··· Given data

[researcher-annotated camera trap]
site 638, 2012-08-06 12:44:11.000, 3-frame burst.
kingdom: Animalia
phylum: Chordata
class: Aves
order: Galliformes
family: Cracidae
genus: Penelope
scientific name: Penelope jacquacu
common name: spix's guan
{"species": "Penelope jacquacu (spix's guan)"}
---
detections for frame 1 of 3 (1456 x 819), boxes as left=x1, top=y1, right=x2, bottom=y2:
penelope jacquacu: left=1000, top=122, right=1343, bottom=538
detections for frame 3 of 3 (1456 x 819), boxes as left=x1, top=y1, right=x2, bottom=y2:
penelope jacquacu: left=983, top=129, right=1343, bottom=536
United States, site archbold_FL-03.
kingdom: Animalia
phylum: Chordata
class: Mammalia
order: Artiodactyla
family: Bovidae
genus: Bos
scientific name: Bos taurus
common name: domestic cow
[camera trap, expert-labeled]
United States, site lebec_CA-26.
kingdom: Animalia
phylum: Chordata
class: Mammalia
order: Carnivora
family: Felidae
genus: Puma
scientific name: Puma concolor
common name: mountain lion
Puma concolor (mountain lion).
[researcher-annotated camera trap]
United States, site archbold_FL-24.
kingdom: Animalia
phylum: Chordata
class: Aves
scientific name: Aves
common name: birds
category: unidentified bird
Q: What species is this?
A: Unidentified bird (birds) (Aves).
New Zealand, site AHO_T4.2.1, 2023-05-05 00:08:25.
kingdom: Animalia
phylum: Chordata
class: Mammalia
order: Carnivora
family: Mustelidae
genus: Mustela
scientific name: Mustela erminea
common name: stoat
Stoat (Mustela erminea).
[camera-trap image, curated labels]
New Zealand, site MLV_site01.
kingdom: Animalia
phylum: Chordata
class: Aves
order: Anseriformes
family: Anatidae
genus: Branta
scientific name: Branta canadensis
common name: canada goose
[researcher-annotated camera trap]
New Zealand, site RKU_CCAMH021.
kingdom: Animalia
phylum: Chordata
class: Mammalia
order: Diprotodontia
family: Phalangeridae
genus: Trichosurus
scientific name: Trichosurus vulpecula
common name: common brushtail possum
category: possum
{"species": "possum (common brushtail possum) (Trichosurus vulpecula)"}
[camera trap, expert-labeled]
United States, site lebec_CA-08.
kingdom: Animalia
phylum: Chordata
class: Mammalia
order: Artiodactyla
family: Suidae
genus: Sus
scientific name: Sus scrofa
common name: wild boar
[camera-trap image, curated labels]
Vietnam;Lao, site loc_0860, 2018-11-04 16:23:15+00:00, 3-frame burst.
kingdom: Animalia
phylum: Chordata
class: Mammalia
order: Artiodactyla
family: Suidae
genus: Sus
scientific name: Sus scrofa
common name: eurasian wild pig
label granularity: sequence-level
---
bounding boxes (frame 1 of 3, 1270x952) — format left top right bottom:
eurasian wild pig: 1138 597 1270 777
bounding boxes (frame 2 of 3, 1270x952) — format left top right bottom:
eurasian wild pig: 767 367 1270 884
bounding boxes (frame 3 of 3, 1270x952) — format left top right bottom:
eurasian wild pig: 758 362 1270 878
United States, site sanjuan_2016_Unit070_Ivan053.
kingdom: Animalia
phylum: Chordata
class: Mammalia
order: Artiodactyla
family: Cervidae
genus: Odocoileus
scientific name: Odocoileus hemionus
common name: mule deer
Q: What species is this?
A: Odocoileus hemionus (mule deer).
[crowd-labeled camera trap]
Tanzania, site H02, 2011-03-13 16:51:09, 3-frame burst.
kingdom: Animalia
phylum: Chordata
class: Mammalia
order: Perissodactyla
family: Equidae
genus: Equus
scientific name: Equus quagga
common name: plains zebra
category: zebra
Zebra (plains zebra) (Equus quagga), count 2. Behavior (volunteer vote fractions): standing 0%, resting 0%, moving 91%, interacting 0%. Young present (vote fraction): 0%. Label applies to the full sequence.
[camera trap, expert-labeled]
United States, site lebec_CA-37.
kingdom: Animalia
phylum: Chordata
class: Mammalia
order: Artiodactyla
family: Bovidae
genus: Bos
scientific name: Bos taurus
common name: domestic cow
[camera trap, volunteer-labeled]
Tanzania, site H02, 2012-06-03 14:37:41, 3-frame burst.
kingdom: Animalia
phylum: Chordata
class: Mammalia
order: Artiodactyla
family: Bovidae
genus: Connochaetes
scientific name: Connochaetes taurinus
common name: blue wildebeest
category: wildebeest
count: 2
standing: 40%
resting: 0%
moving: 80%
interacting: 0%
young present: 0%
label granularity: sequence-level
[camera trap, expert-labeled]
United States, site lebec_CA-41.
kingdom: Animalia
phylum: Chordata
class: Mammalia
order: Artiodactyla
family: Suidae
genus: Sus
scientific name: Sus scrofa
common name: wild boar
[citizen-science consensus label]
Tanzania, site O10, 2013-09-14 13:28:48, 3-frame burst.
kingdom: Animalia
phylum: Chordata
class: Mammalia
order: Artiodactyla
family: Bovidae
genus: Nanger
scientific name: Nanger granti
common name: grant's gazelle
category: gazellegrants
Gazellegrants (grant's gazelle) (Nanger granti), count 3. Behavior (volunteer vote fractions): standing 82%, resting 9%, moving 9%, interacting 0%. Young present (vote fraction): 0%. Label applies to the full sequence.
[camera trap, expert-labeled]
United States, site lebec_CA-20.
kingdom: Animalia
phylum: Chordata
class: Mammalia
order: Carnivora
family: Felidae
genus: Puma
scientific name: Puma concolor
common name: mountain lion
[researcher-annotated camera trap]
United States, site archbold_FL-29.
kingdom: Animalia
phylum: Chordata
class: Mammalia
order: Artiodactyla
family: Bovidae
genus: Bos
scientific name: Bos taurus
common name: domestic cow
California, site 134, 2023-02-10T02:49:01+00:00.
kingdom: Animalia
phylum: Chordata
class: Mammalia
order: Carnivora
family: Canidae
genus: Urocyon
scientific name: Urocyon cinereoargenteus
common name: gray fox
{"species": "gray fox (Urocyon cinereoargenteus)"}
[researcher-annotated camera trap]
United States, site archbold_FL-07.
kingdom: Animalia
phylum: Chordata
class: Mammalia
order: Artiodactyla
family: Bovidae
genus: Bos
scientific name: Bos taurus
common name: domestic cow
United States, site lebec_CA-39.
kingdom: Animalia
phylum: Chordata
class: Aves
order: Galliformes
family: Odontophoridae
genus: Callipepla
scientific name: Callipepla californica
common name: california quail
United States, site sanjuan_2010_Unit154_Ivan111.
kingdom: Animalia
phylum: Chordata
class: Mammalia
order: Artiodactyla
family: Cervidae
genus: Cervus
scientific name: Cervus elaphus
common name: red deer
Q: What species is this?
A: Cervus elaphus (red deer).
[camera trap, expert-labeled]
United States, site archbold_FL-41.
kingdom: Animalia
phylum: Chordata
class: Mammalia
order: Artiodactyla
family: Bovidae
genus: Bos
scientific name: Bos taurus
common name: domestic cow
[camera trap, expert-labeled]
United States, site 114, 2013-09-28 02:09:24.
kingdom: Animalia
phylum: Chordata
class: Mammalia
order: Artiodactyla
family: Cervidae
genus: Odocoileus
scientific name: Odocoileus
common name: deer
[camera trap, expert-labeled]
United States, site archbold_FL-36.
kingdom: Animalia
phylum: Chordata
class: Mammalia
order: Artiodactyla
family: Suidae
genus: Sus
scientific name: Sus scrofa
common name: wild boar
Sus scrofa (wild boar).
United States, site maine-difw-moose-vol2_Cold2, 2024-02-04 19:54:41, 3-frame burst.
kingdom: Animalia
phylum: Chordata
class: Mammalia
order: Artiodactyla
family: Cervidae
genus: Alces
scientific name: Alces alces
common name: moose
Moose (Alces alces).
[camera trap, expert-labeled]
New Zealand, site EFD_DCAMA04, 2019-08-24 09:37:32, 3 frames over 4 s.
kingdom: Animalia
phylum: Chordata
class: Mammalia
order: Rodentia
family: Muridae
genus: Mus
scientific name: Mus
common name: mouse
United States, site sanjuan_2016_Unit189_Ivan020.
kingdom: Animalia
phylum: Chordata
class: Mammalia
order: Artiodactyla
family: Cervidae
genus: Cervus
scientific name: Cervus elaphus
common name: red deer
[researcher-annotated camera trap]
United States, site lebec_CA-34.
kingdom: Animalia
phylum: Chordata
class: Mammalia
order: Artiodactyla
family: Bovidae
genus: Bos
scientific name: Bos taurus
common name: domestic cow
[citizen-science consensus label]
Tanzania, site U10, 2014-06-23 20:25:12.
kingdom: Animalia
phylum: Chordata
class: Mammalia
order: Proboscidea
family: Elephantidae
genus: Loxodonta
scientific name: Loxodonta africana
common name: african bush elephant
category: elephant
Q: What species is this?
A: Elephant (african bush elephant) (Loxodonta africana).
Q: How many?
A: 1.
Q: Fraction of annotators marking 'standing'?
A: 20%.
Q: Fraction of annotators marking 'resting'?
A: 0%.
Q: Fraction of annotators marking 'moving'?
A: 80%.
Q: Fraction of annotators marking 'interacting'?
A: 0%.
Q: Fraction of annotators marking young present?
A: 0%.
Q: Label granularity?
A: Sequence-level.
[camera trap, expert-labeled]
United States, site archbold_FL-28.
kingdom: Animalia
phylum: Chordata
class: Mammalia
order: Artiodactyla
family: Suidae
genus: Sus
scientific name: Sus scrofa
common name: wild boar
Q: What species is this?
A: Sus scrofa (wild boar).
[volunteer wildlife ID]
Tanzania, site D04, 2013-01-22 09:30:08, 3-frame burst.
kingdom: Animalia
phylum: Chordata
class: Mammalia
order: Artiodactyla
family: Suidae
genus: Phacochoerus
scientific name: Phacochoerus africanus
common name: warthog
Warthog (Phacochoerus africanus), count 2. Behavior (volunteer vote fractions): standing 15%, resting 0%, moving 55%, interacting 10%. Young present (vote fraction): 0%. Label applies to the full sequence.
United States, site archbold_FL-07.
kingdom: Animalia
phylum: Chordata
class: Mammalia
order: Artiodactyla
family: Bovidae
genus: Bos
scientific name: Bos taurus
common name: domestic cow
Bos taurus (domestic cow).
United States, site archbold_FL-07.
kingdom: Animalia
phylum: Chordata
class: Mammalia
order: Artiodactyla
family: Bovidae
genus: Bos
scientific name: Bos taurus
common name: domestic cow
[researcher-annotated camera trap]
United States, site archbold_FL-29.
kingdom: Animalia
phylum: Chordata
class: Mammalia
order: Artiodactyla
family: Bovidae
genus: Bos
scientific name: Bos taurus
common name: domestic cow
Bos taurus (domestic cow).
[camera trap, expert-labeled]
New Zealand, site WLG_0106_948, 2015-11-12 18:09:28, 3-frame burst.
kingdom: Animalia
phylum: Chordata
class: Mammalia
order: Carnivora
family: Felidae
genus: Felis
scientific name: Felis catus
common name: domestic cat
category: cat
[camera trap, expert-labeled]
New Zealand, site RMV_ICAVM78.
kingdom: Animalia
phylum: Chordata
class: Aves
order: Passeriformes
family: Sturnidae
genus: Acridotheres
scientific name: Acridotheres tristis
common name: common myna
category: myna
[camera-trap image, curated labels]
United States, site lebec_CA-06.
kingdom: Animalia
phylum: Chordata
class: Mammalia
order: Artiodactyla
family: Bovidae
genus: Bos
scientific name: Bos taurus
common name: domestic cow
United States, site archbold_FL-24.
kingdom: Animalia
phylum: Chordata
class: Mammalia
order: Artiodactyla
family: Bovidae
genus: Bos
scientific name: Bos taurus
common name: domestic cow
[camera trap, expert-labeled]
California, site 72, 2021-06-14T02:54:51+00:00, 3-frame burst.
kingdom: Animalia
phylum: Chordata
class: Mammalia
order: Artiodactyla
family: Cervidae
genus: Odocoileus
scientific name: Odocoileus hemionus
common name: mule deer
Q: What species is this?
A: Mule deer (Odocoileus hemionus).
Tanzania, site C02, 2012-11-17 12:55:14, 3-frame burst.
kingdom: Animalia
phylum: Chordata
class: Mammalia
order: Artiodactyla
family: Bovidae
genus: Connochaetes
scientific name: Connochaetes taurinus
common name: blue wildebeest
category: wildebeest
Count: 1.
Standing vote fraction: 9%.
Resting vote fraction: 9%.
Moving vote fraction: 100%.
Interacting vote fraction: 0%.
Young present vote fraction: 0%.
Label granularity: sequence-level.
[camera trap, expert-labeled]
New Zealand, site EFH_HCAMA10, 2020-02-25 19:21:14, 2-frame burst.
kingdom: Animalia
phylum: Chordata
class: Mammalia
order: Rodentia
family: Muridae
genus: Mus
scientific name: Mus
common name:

······

Exercise aim: Take the line that contains "Tanzania, site C02, 2012-11-17" and each line after it through the end of the records, and repeat them all exactly. Nothing else.

Written reply:
Tanzania, site C02, 2012-11-17 12:55:14, 3-frame burst.
kingdom: Animalia
phylum: Chordata
class: Mammalia
order: Artiodactyla
family: Bovidae
genus: Connochaetes
scientific name: Connochaetes taurinus
common name: blue wildebeest
category: wildebeest
Count: 1.
Standing vote fraction: 9%.
Resting vote fraction: 9%.
Moving vote fraction: 100%.
Interacting vote fraction: 0%.
Young present vote fraction: 0%.
Label granularity: sequence-level.
[camera trap, expert-labeled]
New Zealand, site EFH_HCAMA10, 2020-02-25 19:21:14, 2-frame burst.
kingdom: Animalia
phylum: Chordata
class: Mammalia
order: Rodentia
family: Muridae
genus: Mus
scientific name: Mus
common name:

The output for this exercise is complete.